You say you like your guitar served harsh? This, then, is the record for you. Seven extreme, and fascinating, live-recorded abusals of the instrument (a severely battered one, judging from the cover image) by Hein using Wittgenstein quotes from 'On Certainty' as titles. With an odd exception here and there, it's a pretty unrelenting journey, not due to excessive loudness (though there's some of that) but in Hein's insistence on "unmusical" attacks.
One has the impression that, in large part, Hein is assaulting his guitar, mauling it broadly enough that gurgling static acquires an equal share of the resultant sound-environment as anything overtly emanating from strings. Some picking and thrumming emerges — it's often heard below the surface, slightly reminiscent of certain early Frith ventures — but we've gone past any Bailey-esque notion of abstraction, lyrical or otherwise, into in-your-face sonics: rapid-fire, little room for breath, jagged-edged.

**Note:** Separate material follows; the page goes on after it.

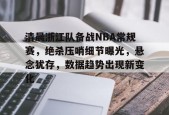 SPORTS直达-清晨浙江队备战NBA常规赛，绝杀压哨细节曝光，悬念犹存，数据趋势出现新变化的简单介绍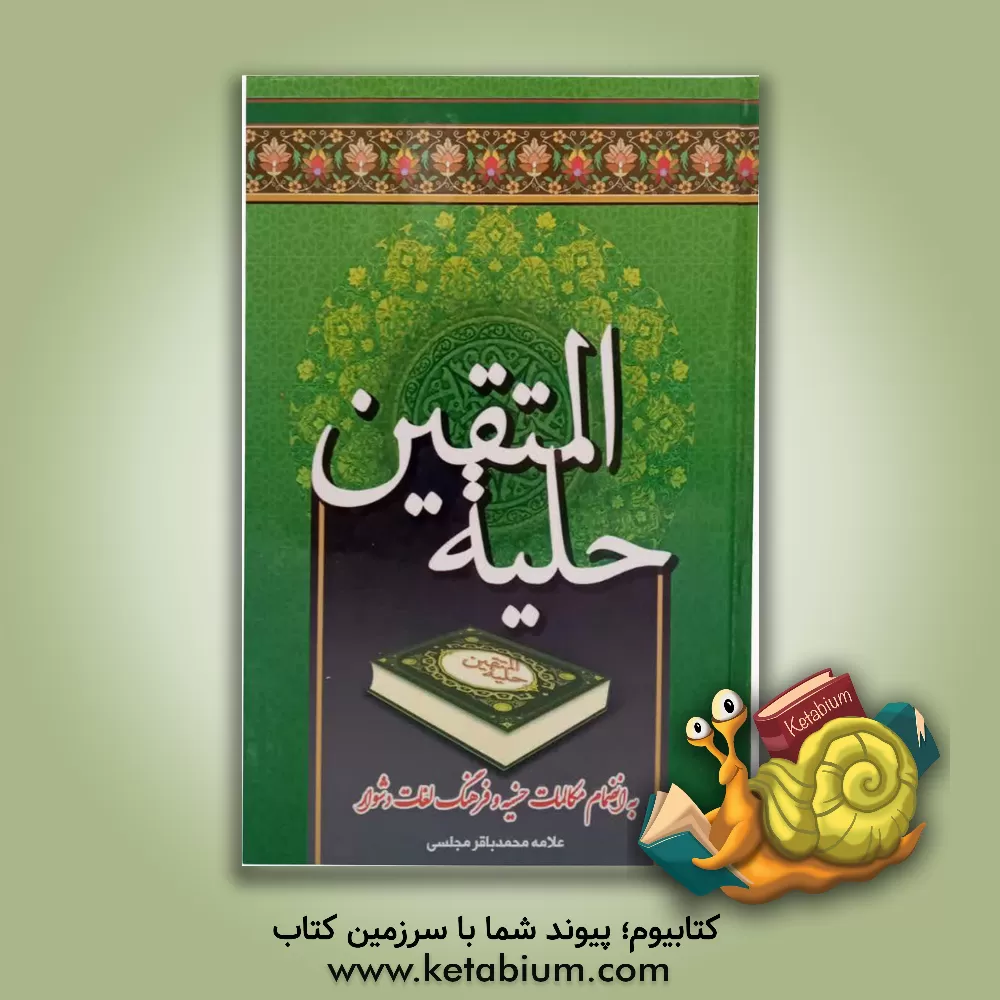 کتاب حلیه المتقین؛ به انضمام مکالمات حسنیه درباره هارون رشید با علمای مخالفین اثر محمدباقربن‌محمدتقی مجلسی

The second track (I won't enumerate the very lengthy track titles), with bowing and feedback, actually abates matters somewhat, though only in a lessening of the wall of sound, not a reduction of harshness; it's very effective. The third features recognizable guitar playing plunged into abysses of burbling fuzz and loose circuitry. The fourth cut is the outlier here, a relatively delicate sequence of arpeggios (again recalling Frith), lovingly layered, wistful though still carrying an acidic tinge; very fine. Then it's back into the maelstrom, easing off briefly now and again but essentially diving into that metallic, cracking world peered into earlier. It's a bracing trip, not for the faint-hearted, but decidedly rewarding for listeners attuned to Kevin Drumm, Keiji Haino and other denizens of that terrain.